Тем самым он предупредил вежливые возражения с моей стороны (ибо я намеревался еще раз попытаться очень вежливо выразить свое недовольство, хотя его присутствие и разволновало меня) против того, чтобы он снова начинал этот невыносимый разговор. Но его небрежное «Посмотрите же на меня!» заморозило мои слова и погрузило комнату в темноту, да-да, так мне показалось. И конечно же, мне не оставалось ничего иного, кроме как посмотреть на него, посмотреть так пристально, что у меня появилось то же чувство, как тогда в казино, когда мы внезапно оказались вблизи друг друга и мне почудилось, что я одновременно исторг из себя его тело и вобрал его в себя. Однако теперь я понял, что, глядя на него, я ощущаю вполне объяснимую дурноту: то самое легкое головокружение, которое появляется у человека, долго и напряженно всматривающегося в свое отражение в зеркале. Нянюшка, бывало, пугала меня: говорила, что тому, кто вечером глядится в зеркало, является черт. Никогда он мне не являлся. Случалось, однако, что во время длительных бесед с собственной совестью я вдруг чувствовал, будто раздваиваюсь, будто обе мои половинки отчуждаются друг от друга, не в силах преодолеть глубокое взаимное отвращение. Так было и сейчас, когда мне пришлось подчиниться его повелительному «Посмотрите же на меня!». И я чувствовал, что воля моя парализована точно так же, как это бывало перед зеркалом. Я распадался внутренне. В ту минуту я был его рабом. Где он, подлец, черпает свою силу, шептала моя немота, которая одолевает меня, мою веселую солнечную натуру? Но что это был за бунт? Капля воды среди пожара; она зашипела, но ее не услышали — и вот ее уже нет. И я пробормотал:
— Откуда вы могли узнать?..
А он отозвался весело:
— Потому-то я и здесь. Час пробил, нас вот-вот могут отправить на фронт. Надо же нам обо всем договориться, верно? — И закончил резко. — Насмотрелись уже, довольно с вас. Итак: вы поняли?

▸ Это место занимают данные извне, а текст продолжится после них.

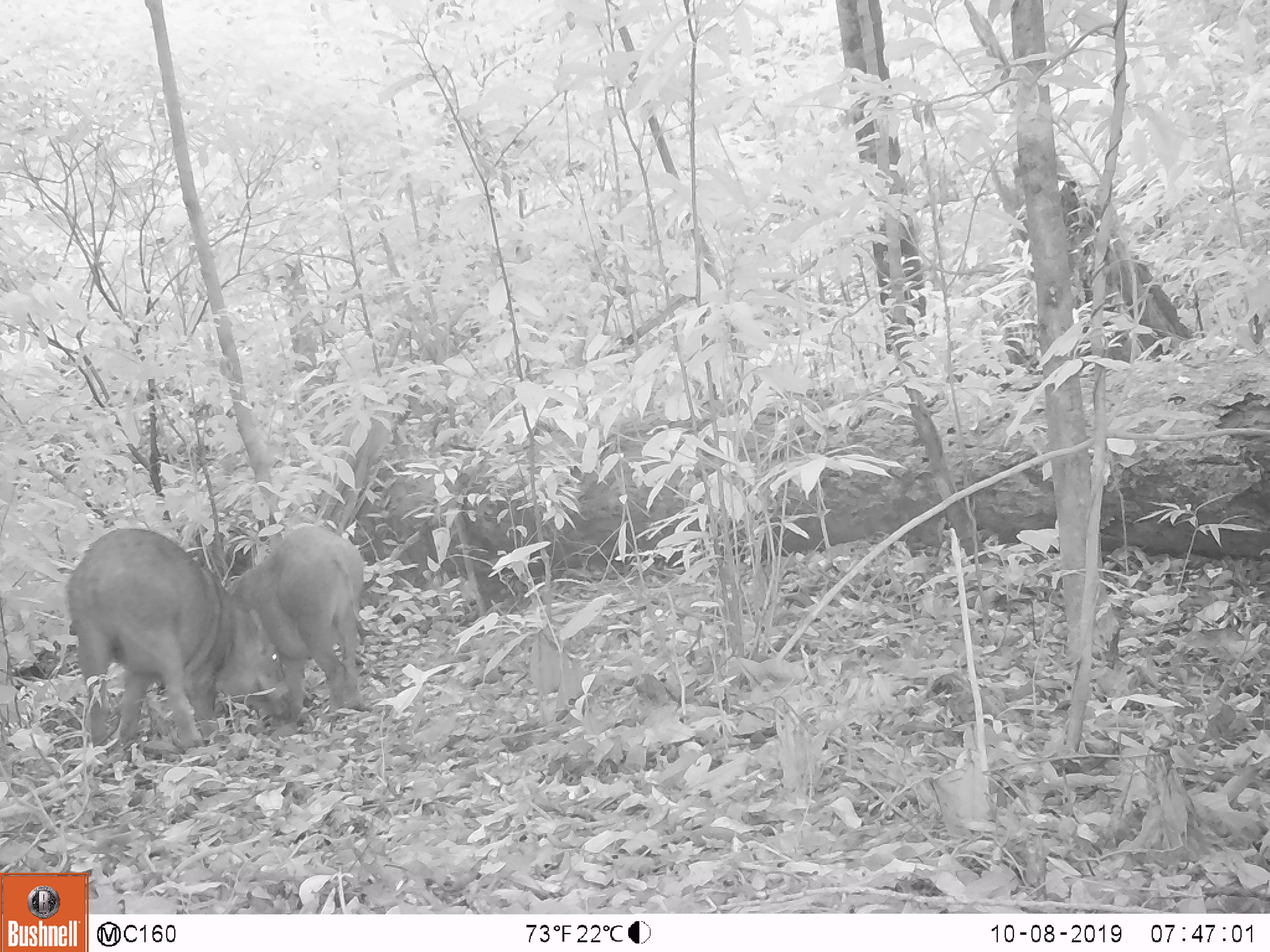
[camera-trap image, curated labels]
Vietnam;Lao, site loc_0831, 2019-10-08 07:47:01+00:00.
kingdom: Animalia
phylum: Chordata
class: Mammalia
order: Artiodactyla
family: Suidae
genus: Sus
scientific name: Sus scrofa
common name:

— О чем вы? — сказал я, совершенно лишившись воли; насколько мне помнится, произнес я эти слова послушным тоном, лежа под его взглядом, точно в наркотическом сне.
— Ну, — протянул он удовлетворенно и глянул на меня искоса, — о том, кто вас мучил, мучил — истязал — и был внутри вас!
Тут труба запела тревогу. И я словно вырвался из чего-то липкого и вязкого и опять встал на твердую почву, вернувшись к жизни. Шанкори выбежал прочь, мой денщик вошел на подгибающихся ногах: «Господин лейтенант, в поход». Было ясно, что он только теперь осознал, что началась война.
— Ну да, в поход… Боишься, Мельничек?